Je nous souhaite bien du plaisir, lorsqu’enfin, ce désir anthropologique aura été atteint, et que nous serons définitivement une ruche…
alors, en général, j’ajoute, « oui, en effet, l’espèce a des désirs majeurs qui sous-tendent toutes les sociétés, et nous ne serons accompli comme espèce,que lorsque tous ces désirs auront été comblés ». Parce que j’adore raconter des trucs hors propos, juste comme ça… Donc, oui, l’exemple le plus simple, le plus facile à accepter est le vol. L’homme a toujours voulu voler. OK, on a fini par y arriver… Eh non ! pas du tout ! La preuve, c’est que l’expérimentation continue, que le désir persiste, que la tension est toujours là. Non, nous ne serons satisfaits que lorsque nous volerons sans prothèse (visible) ! Quoi ? Oui, vous verrez… « Et la prochaine fois que vous verrez un gars expérimenter un machin volant, vous penserez à ce que je vous ai dit »…
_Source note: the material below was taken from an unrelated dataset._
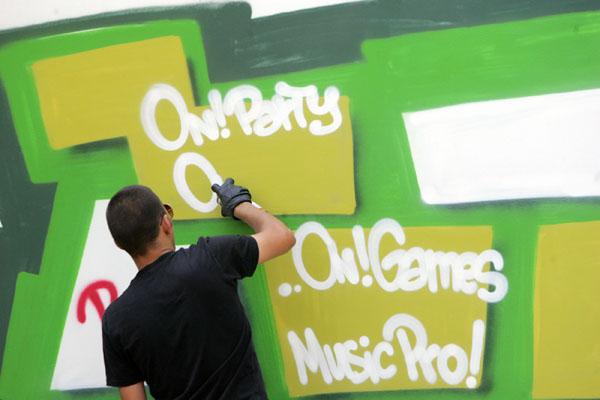 ON Fest 2012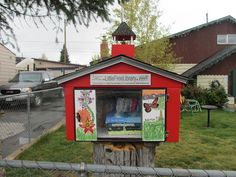 Perhaps the world's smallest library?    Outside a house in Leadville..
Fatiguant d’entendre encore que quelque chose de notre « nature » pourrait être changé, altéré peut-être, juste parce qu’on a un téléphone connecté dans la poche… C’est étrange qu’ils n’arrivent pas à voir la continuité là même ou ils imaginent rupture… Nous réalisons, collectivement, ce qui a toujours été désiré. Et jamais nous ne sommes sortis de notre « nature » pour ça…
Donc, bientôt, la ruche… ou le chaos avant… La course a l’échalote…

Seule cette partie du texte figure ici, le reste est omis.